◆ Problem to solve ◆
Nothing but the lines below from the one that contains "las garantías y" through the one that contains "Harlem Renaissance Curriculum" should be retyped, exactly and including both ends. Do not include pictures.

-------- The input

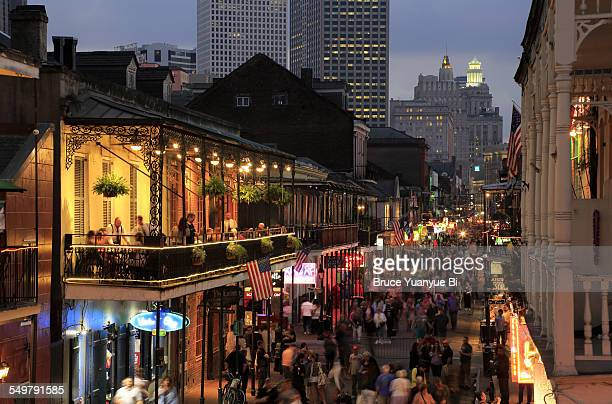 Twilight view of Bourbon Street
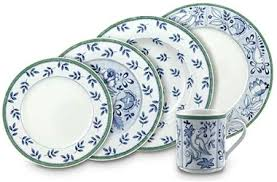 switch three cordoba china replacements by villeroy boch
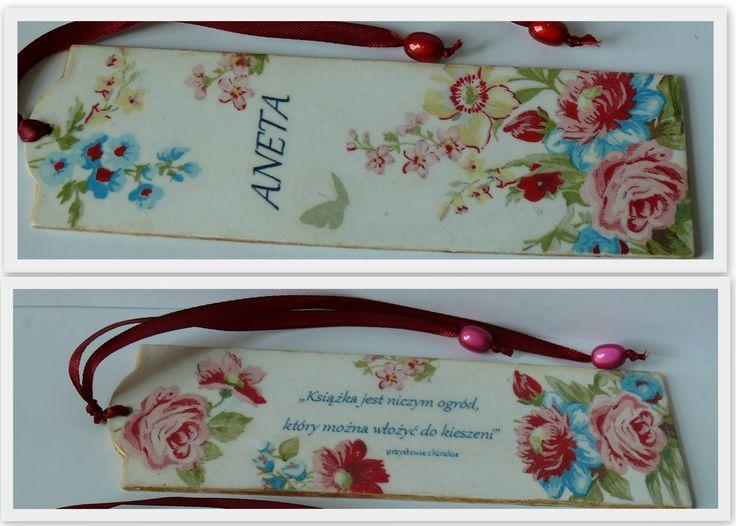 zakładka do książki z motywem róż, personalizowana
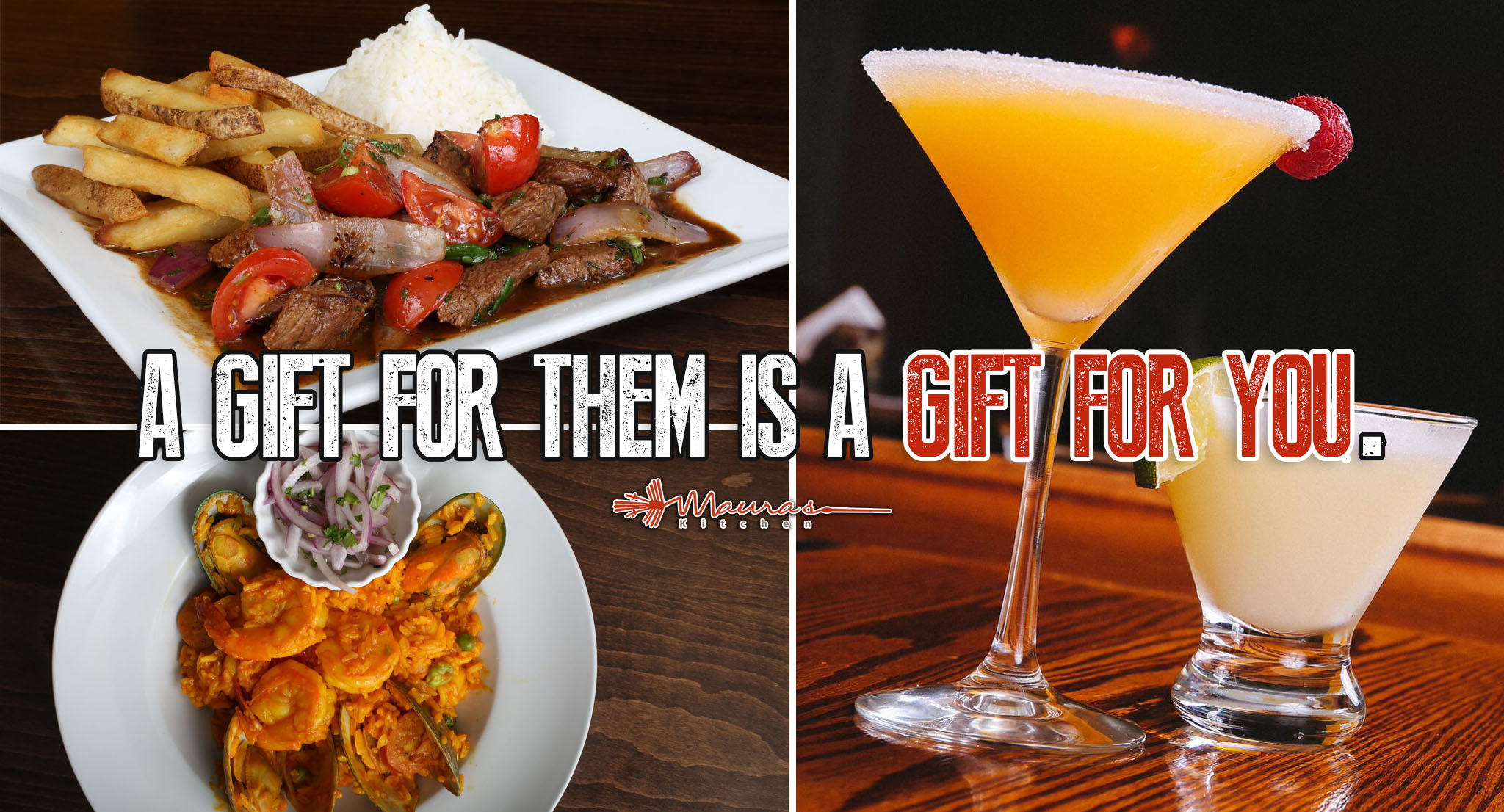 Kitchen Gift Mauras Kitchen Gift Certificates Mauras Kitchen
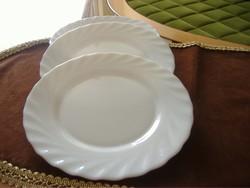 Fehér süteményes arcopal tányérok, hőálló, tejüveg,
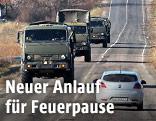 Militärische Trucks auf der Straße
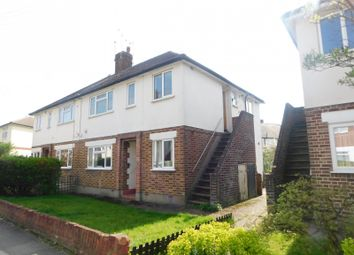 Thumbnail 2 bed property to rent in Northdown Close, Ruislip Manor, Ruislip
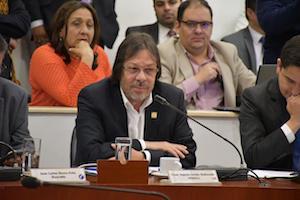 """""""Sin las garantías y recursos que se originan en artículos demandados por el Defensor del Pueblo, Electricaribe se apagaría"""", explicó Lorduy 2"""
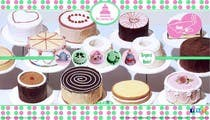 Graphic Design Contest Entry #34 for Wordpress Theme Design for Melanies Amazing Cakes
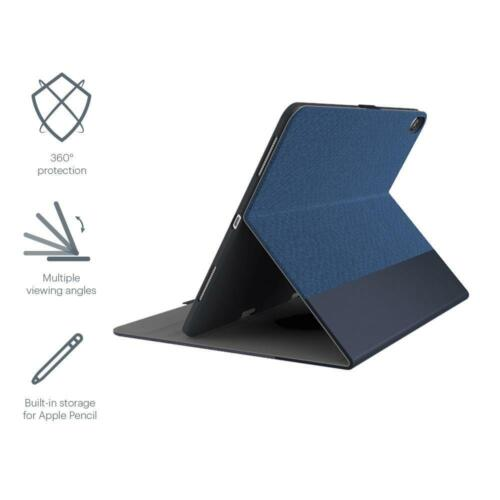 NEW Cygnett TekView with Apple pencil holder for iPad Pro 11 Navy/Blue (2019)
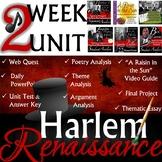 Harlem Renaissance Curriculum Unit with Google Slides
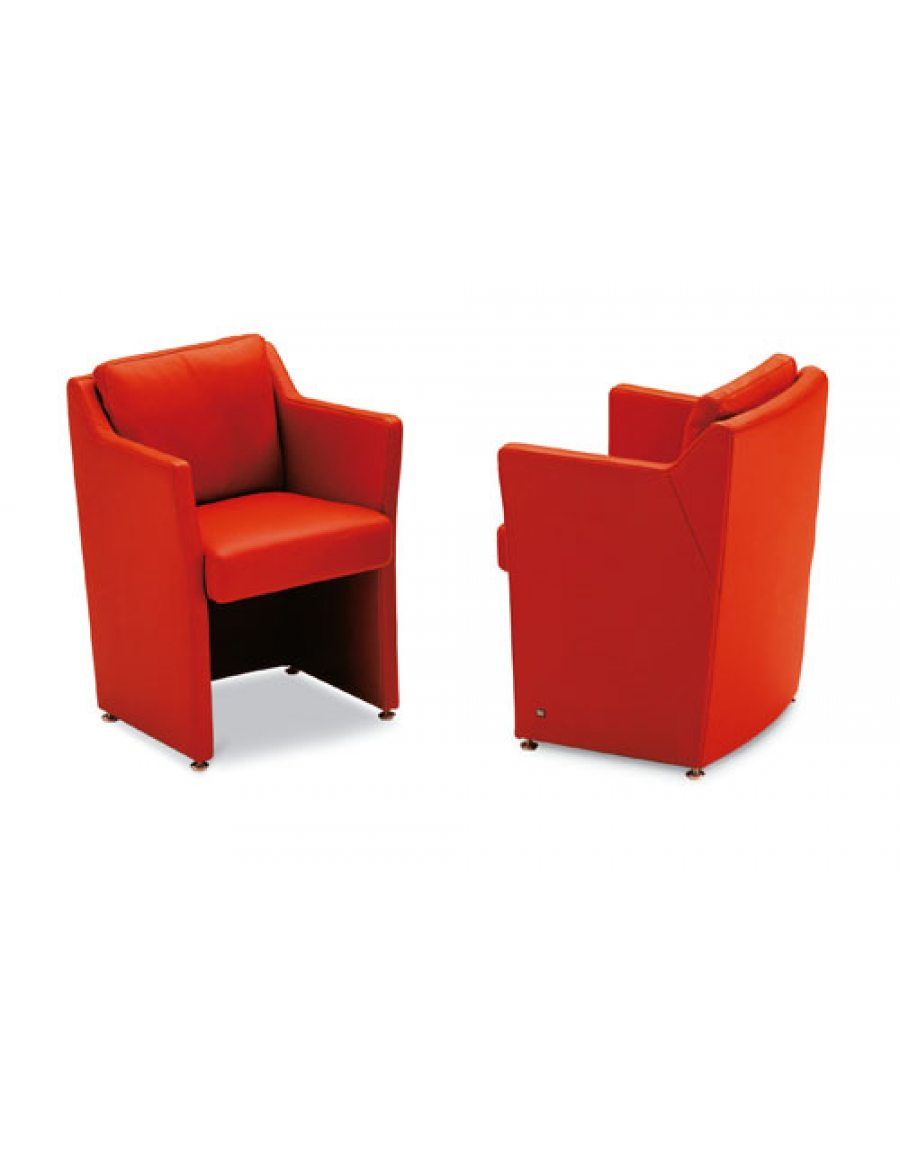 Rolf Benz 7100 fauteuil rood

----------------

◆ Solution below ◆
 """""""Sin las garantías y recursos que se originan en artículos demandados por el Defensor del Pueblo, Electricaribe se apagaría"""", explicó Lorduy 2"""
 Graphic Design Contest Entry #34 for Wordpress Theme Design for Melanies Amazing Cakes
 NEW Cygnett TekView with Apple pencil holder for iPad Pro 11 Navy/Blue (2019)
 Harlem Renaissance Curriculum Unit with Google Slides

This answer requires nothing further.